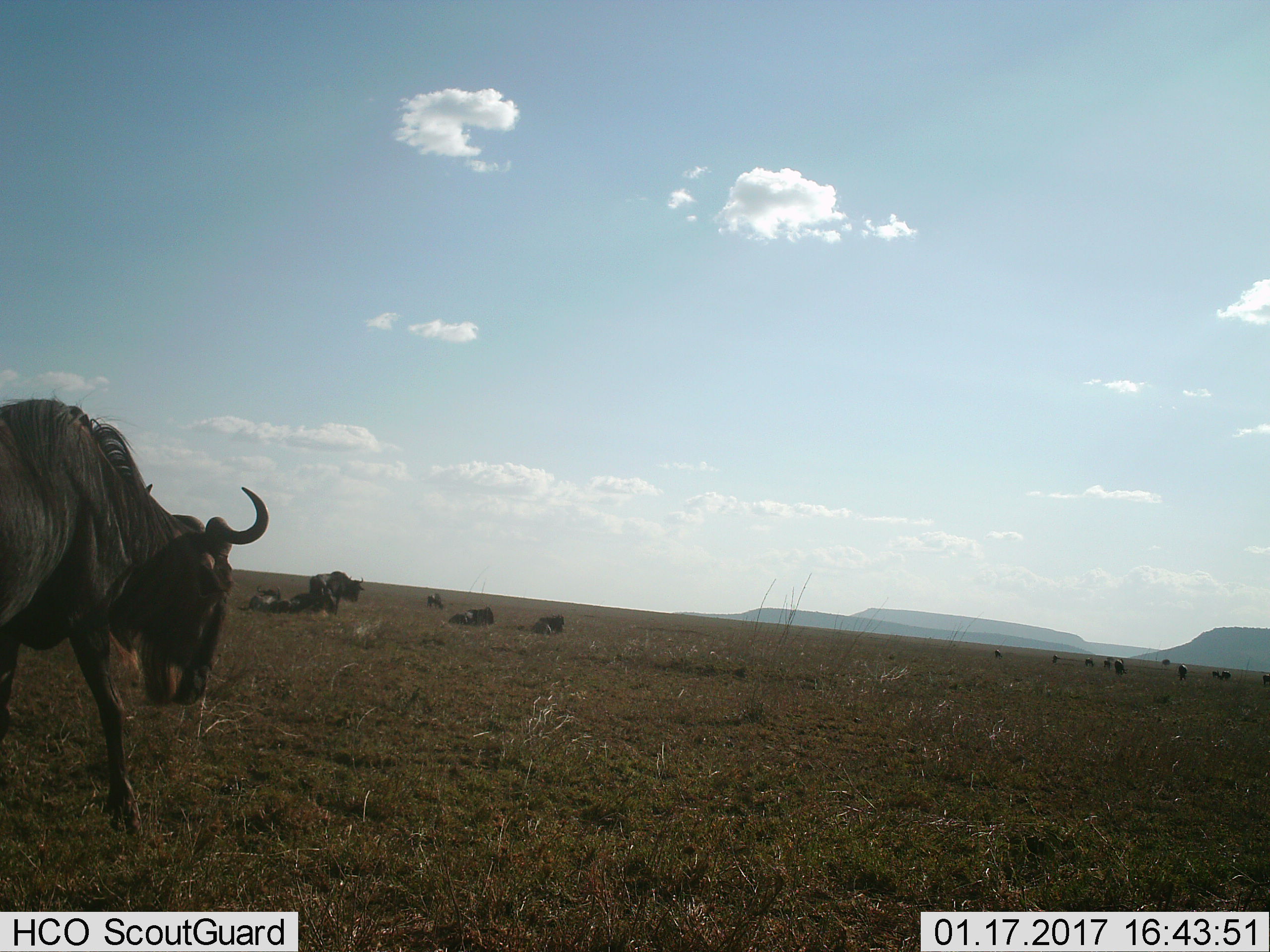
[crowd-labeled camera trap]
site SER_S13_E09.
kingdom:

_ _ _

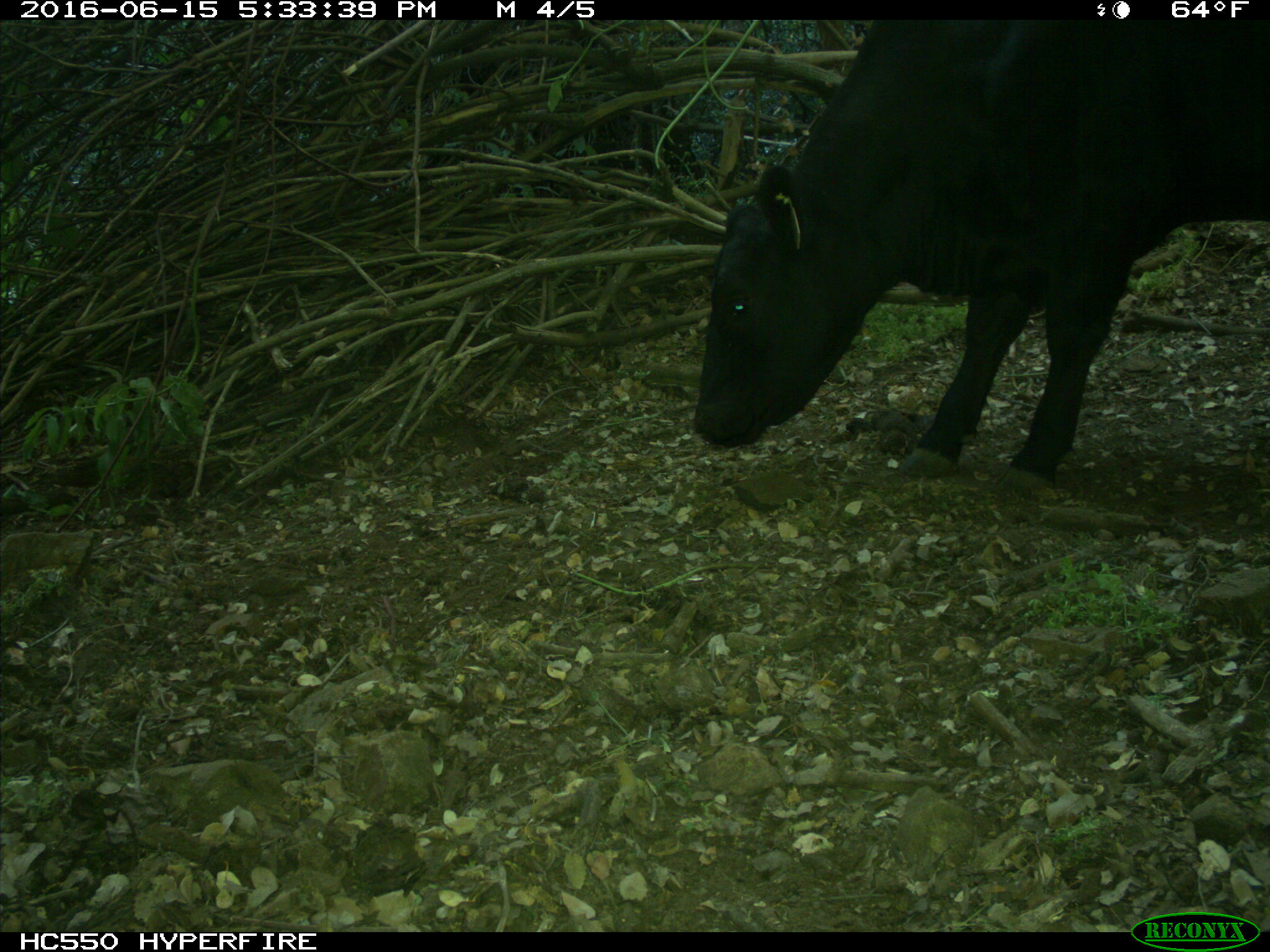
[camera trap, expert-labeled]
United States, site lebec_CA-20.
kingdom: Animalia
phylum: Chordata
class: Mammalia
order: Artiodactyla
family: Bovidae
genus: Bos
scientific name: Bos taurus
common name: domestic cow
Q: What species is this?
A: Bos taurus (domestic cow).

_ _ _

# Exercise details
Go through the records and show every line with the string "camera" in it.

# Written response
[crowd-labeled camera trap]
[camera trap, expert-labeled]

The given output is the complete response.